Ilana Victoria Seid is a Palauan ambassador to the United Nations. She also chairs the Pacific Small Islands Developing States (PSIDS) which lobbies at the United Nations on behalf of 14 small nations.

==Life==
Seid graduated from Stanford University with a degree in economics. She worked as an intern at Palau's office in New York in 2005. She had positions in banking in Japan, Hong Kong, Singapore and New York while employed by the now defunct American bank of Lehman Brothers and the Japanese Nomura Securities. She also worked in New York as a software engineer.

Seid was interested in interior design and she created an e-commerce company called, Sunday-Morning.com.

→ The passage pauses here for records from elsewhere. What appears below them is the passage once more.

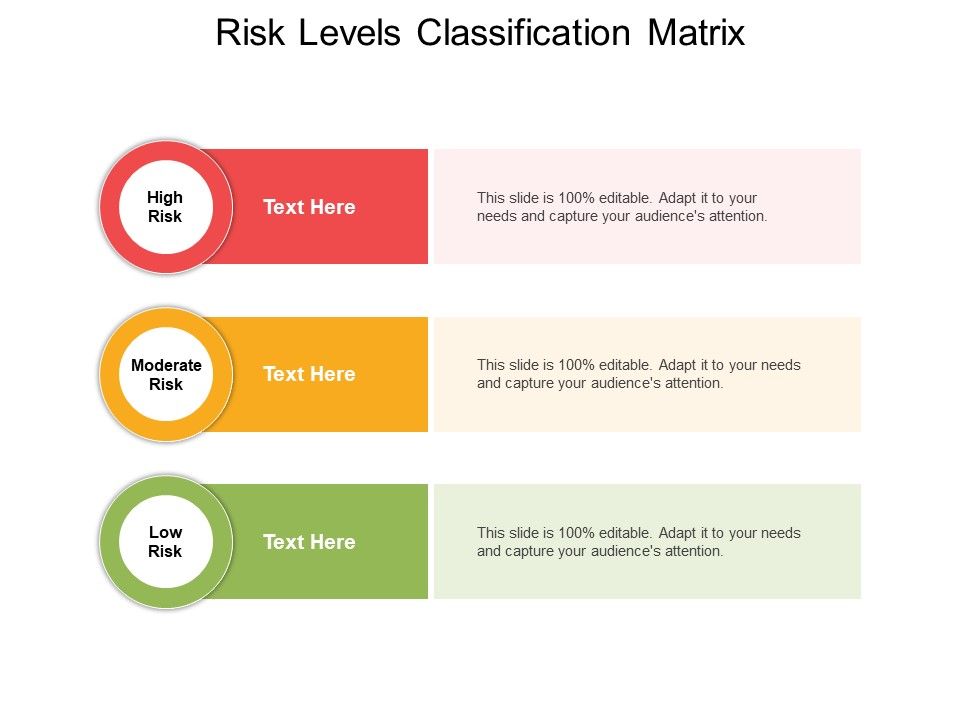 Risk Levels Classification Matrix

High Risk

Text Here

This slide is 100% editable. Adapt it to your needs and capture your audience's attention.

Moderate Risk

Text Here

This slide is 100% editable. Adapt it to your needs and capture your audience's attention.

Low Risk

Text Here

This slide is 100% editable. Adapt it to your needs and capture your audience's attention.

Seid was Palau's ambassador to the United Nations in 2021 and she presented her credentials to the UN's Secretary General on 16 September. She is based in New York where she is the chair of the Pacific Small Islands Developing States (PSIDS). This group lobbys at the United Nations on behalf of 14 small nations including Micronesia, Fiji, Kiribati, Palau and Vanuatu.

In 2022, she went to Israel as she was also Palau's first (non-resident) ambassador to that country.

In 2023, she addressed the 3rd Annual Indo-Pacific Islands Dialogue in New York. The Pacific Islands discussion was organised by the Sasakawa Peace Foundation and the Carnegie Endowment for International Peace.

Palau made an early agreement of the High Seas Treaty or BBNJ (United Nations Convention on the Law of the Sea on the Conservation and Sustainable Use of Marine Biological Diversity of Areas Beyond National Jurisdiction) in January 2024. She presented Palau's agreement which was the first made by any state.

Seid was a principle foreign guest at the coronation of Charles III and Queen Camilla on 6 May 2024. She was invited as the Ambassador of the Republic of Palau to the United Nations.

In December 2024, she led a delegation of Taiwan's allies to Taiwan. The delegation included Mutryce Williams of Saint Kitts and Nevis, Saint Lucia's Ambassador Menissa Rambally and Ambassador Tapugao Falefou from Tuvalu.